The other ‘stop snitchin’ culture

    Friday’s Daily News had a terrific story by William Bender about a female Philadelphia police officer whose sexy photos on Facebook and MySpace made Bender’s piece a cover story.

    More interesting to me is the fact that the officer, Deona Carter, is the subject of a federal lawsuit accusing her and two fellow officers of beating a bartender in University City in 2008.

    Neither Carter nor the city would comment, but the suit charges that the attack on the bartender, Geovanni Tanner was unprovoked, and that the cops then fabricated a story that he’d attacked them. Ten witnesses signed statements supporting the Tanner’s account for the lawsuit.

    The bartender was of course arrested and charged with assaulting the officers, and all three testified under oath at a preliminary hearing that he’d attacked them. But here’s the part that bothers me: After the District Attorney’s office talked to other witnesses and dropped the charges, no disciplinary action was taken against the officers.

    That reminded me of a story I did for the Daily News in 2009 about a police officer named Alberto Lopez who was caught on a convenience store security camera roughing up a woman who’d had a fender-bender accident with his son.
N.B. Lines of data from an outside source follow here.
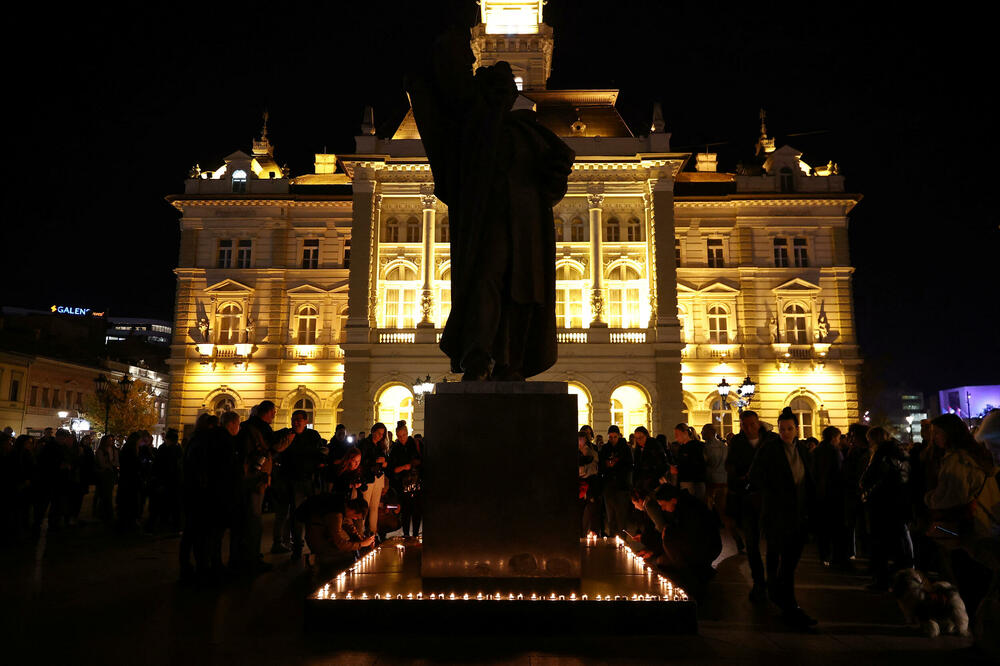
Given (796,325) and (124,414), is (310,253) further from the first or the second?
(796,325)

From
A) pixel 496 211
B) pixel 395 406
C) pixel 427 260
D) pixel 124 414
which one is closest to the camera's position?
pixel 496 211

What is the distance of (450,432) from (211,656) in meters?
2.15

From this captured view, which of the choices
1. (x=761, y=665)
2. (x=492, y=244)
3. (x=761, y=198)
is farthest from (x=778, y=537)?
(x=761, y=198)

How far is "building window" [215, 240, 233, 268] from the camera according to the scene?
3869cm

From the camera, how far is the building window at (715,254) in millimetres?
38188

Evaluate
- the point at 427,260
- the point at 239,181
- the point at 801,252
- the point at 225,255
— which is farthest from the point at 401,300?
the point at 801,252

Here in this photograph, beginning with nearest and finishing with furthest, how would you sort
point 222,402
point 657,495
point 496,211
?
point 496,211 → point 657,495 → point 222,402

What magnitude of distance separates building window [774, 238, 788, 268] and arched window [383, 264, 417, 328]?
20.7 meters

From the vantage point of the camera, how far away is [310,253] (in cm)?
3909

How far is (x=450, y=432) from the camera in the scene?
5090 mm

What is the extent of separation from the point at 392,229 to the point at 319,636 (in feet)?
109

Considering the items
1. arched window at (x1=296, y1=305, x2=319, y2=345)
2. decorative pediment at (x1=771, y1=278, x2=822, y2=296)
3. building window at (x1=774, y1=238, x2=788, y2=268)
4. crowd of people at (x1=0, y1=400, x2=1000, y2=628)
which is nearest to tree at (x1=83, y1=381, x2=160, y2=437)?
arched window at (x1=296, y1=305, x2=319, y2=345)

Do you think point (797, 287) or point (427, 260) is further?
point (797, 287)

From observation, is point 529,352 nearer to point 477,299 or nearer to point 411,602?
point 477,299
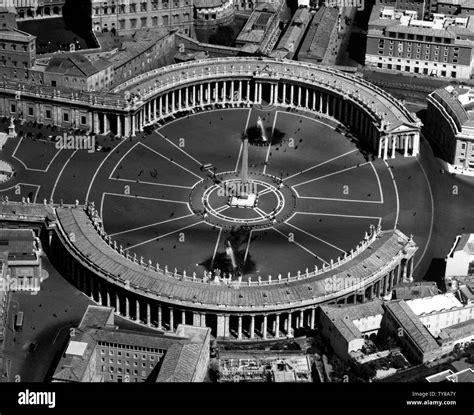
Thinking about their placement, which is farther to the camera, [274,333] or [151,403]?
[274,333]

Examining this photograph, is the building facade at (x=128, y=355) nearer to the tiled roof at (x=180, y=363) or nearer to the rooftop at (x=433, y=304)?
the tiled roof at (x=180, y=363)

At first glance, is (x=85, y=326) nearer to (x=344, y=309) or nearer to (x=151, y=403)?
(x=344, y=309)

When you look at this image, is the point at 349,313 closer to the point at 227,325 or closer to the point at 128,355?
the point at 227,325

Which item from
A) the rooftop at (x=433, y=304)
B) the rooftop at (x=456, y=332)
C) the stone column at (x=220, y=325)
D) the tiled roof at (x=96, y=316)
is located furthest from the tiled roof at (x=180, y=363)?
the rooftop at (x=456, y=332)

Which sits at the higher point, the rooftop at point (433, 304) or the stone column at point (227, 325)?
the rooftop at point (433, 304)

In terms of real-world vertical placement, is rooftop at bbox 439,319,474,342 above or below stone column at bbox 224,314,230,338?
above

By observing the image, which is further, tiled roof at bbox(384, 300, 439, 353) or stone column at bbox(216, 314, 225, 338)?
stone column at bbox(216, 314, 225, 338)

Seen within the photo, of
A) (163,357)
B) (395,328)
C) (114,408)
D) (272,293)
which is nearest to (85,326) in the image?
(163,357)

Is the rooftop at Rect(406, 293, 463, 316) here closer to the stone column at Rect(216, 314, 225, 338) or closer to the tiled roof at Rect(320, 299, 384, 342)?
the tiled roof at Rect(320, 299, 384, 342)

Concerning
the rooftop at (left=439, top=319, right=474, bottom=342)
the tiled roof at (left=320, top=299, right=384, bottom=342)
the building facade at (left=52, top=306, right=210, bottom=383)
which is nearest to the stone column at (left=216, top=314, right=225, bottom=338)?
the building facade at (left=52, top=306, right=210, bottom=383)

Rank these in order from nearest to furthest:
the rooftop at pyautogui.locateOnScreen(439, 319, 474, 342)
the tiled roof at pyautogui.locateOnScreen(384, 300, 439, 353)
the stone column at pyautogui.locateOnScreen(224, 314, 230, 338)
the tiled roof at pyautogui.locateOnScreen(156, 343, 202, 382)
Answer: the tiled roof at pyautogui.locateOnScreen(156, 343, 202, 382)
the tiled roof at pyautogui.locateOnScreen(384, 300, 439, 353)
the rooftop at pyautogui.locateOnScreen(439, 319, 474, 342)
the stone column at pyautogui.locateOnScreen(224, 314, 230, 338)

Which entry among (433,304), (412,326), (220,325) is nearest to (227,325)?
(220,325)
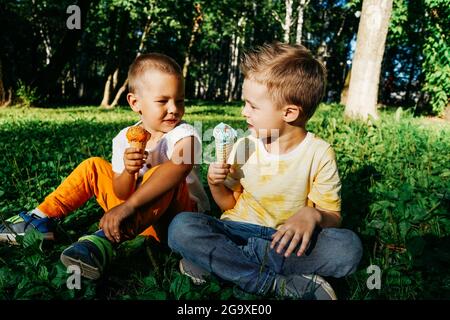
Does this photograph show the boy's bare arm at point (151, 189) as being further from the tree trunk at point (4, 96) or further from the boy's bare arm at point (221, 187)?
the tree trunk at point (4, 96)

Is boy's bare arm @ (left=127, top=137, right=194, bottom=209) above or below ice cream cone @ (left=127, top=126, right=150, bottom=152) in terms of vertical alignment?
below

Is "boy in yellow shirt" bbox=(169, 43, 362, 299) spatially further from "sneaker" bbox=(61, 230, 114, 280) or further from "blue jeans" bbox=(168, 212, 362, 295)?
"sneaker" bbox=(61, 230, 114, 280)

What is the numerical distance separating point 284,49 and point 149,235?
130cm

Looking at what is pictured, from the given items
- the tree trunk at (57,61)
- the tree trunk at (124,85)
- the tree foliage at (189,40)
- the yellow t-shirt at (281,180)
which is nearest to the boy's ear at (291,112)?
the yellow t-shirt at (281,180)

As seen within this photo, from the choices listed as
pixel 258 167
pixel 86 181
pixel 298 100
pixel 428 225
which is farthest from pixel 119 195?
pixel 428 225

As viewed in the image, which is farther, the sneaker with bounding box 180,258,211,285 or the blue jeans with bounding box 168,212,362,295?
the sneaker with bounding box 180,258,211,285

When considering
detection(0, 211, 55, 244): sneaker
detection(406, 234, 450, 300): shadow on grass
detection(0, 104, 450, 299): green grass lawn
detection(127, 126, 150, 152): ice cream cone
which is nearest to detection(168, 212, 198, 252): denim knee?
detection(0, 104, 450, 299): green grass lawn

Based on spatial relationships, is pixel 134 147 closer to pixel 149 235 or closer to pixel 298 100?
pixel 149 235

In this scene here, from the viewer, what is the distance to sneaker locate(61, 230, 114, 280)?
185 centimetres

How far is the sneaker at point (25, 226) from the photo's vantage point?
2.30 meters

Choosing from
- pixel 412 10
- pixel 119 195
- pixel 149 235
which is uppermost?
pixel 412 10

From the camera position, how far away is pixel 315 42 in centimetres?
3700

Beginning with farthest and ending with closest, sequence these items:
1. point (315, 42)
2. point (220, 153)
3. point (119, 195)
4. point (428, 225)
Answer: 1. point (315, 42)
2. point (428, 225)
3. point (119, 195)
4. point (220, 153)

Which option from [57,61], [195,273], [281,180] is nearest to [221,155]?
[281,180]
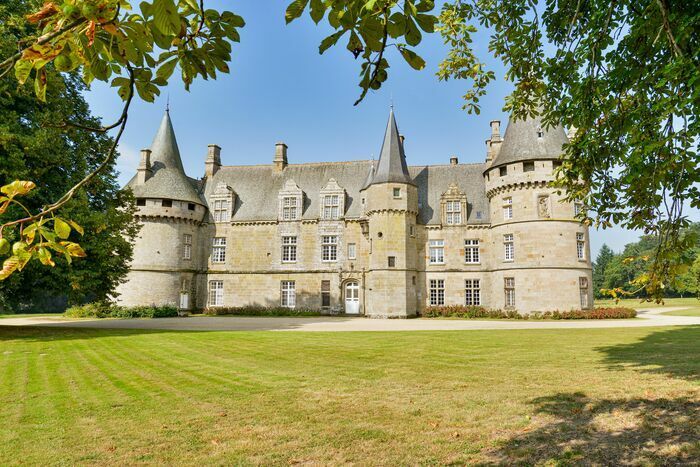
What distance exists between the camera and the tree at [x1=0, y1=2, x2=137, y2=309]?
14.5 metres

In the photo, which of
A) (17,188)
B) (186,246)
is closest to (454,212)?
(186,246)

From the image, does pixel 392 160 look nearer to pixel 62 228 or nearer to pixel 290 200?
pixel 290 200

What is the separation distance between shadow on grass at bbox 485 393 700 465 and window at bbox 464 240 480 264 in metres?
24.3

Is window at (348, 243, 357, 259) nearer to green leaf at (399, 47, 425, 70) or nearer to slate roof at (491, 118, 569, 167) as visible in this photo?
slate roof at (491, 118, 569, 167)

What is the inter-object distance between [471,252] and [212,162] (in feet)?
71.7

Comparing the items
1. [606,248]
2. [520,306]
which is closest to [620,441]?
[520,306]

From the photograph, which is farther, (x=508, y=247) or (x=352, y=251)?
(x=352, y=251)

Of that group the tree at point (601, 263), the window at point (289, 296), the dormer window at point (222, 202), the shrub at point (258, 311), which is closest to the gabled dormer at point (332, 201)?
the window at point (289, 296)

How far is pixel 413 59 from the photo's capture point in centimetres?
208

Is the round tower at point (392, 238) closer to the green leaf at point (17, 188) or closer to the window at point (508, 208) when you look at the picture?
the window at point (508, 208)

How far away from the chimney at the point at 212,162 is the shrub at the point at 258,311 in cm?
1134

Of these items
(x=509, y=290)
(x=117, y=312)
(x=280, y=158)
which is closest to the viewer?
(x=509, y=290)

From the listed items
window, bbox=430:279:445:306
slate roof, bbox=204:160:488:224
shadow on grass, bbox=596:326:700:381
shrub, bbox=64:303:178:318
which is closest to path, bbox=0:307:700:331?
shrub, bbox=64:303:178:318

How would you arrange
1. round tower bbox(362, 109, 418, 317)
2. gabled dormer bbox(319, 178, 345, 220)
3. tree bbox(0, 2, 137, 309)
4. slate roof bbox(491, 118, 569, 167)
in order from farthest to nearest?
gabled dormer bbox(319, 178, 345, 220), round tower bbox(362, 109, 418, 317), slate roof bbox(491, 118, 569, 167), tree bbox(0, 2, 137, 309)
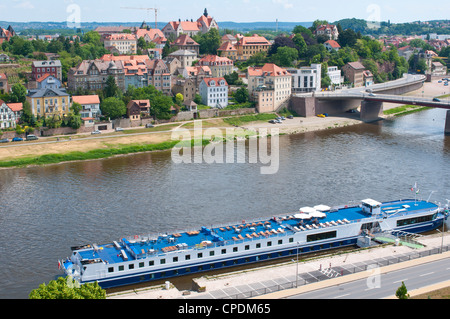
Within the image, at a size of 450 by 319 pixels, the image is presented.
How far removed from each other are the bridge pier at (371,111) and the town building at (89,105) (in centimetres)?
3553

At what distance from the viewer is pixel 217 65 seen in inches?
3462

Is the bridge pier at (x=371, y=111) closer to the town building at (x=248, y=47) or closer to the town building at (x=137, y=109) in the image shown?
the town building at (x=137, y=109)

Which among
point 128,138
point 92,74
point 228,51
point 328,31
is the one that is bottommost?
point 128,138

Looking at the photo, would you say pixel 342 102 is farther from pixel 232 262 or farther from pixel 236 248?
pixel 232 262

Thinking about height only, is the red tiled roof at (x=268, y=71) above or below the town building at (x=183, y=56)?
below

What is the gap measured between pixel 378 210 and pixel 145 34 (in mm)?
92117

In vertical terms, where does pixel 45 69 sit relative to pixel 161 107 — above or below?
above

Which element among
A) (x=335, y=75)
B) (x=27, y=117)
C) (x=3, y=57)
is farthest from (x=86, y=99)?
(x=335, y=75)

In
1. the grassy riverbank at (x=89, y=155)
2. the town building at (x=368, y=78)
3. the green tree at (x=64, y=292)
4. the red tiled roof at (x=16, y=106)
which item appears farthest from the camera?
the town building at (x=368, y=78)

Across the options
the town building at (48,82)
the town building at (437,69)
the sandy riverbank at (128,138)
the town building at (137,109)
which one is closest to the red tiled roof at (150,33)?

    The woman, Agnes Lawless, was charged with assaulting the officer based on his account, and she spent the night in jail. Lopez repeated his story under oath at a preliminary hearing, and Lawless was held for trial. But once the store video became public, the case against her evaporated.

    After my story was published Lopez got a suspension. Lawless sued, and the city settled the case.

    But a really troubling part of the story is that the convenience store clerk told investigators that three times after the incident, police officers came by and spoke with him about the security tape, and two asked if he would erase it.

    Nothing happened to any of those officers who sought to destroy evidence to protect Lopez. If they’d been successful, it’s all but certain Lawless would have been convicted of assaulting an officer.

    And that’s the moral of this story: If you don’t hold officers accountable when they lie or try to cover up misconduct, they’ll feel free to back each other, even when they know one of them has done something wrong.

    “The District Attorney and Police Commissioner are always attacking people in the community who don’t come foreward (with information about crimes),” said Lawless’ attorney, Alan Yatvin. “But it’s the same thing in law enforcment. It’s the police version of ‘no snitchin.'”

    “You have to attack this wall of silence,” Yatvin said. “The problem with police misconduct is that if there’s a code of silence, police officers will think they can get away with things, and you’ll never stop this.”